Source extract:
+---+

What you call "recursion principle" is easy to state for natural numbers for the simple reason that, given $n$, there is only one way to prove that it is a natural number: either $n = 0$, so the proof follows by the axiom that $0 \in \mathbb{N}$, or $n = \mathsf{s}(m)$, and so one reduces to prove that $m$ is a natural number (and goes on in this way).

For a given binary relation $S \subseteq D \times D$ and $x, y \in D$ there could be more than one proof for $x S y$. For example, consider a relation $R$ and the smallest equivalence relation $R^*$ containing $R$, as in your question. If $x R x$ for some $x$, then $x R^* x$ could be proven either from the fact that $x R x$ or from the reflexivity of $R^*$. In a proof-relevant environment this distinction matters.

+---+

Problems to solve:
(a) Set down the passage on recursion word for word, starting at "What you call" and ending at "this distinction matters.".
(b) Answer these questions on the passage on recursion, one answer per line, marked to match.
(i) When n = 0, which axiom does the proof that n is a natural number follow from?
(ii) How is the relation R* described?
(iii) If x R x holds, what are the two ways that x R* x could be proven?

Dataset extract:
+---+

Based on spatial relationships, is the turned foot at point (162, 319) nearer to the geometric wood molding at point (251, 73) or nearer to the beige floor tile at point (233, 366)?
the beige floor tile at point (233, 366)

+---+

Responses to the exercise:
(a)
What you call "recursion principle" is easy to state for natural numbers for the simple reason that, given $n$, there is only one way to prove that it is a natural number: either $n = 0$, so the proof follows by the axiom that $0 \in \mathbb{N}$, or $n = \mathsf{s}(m)$, and so one reduces to prove that $m$ is a natural number (and goes on in this way).

For a given binary relation $S \subseteq D \times D$ and $x, y \in D$ there could be more than one proof for $x S y$. For example, consider a relation $R$ and the smallest equivalence relation $R^*$ containing $R$, as in your question. If $x R x$ for some $x$, then $x R^* x$ could be proven either from the fact that $x R x$ or from the reflexivity of $R^*$. In a proof-relevant environment this distinction matters.

(b)
(i) The axiom that 0 ∈ ℕ.
(ii) As the smallest equivalence relation containing R.
(iii) From the fact that x R x, or from the reflexivity of R*.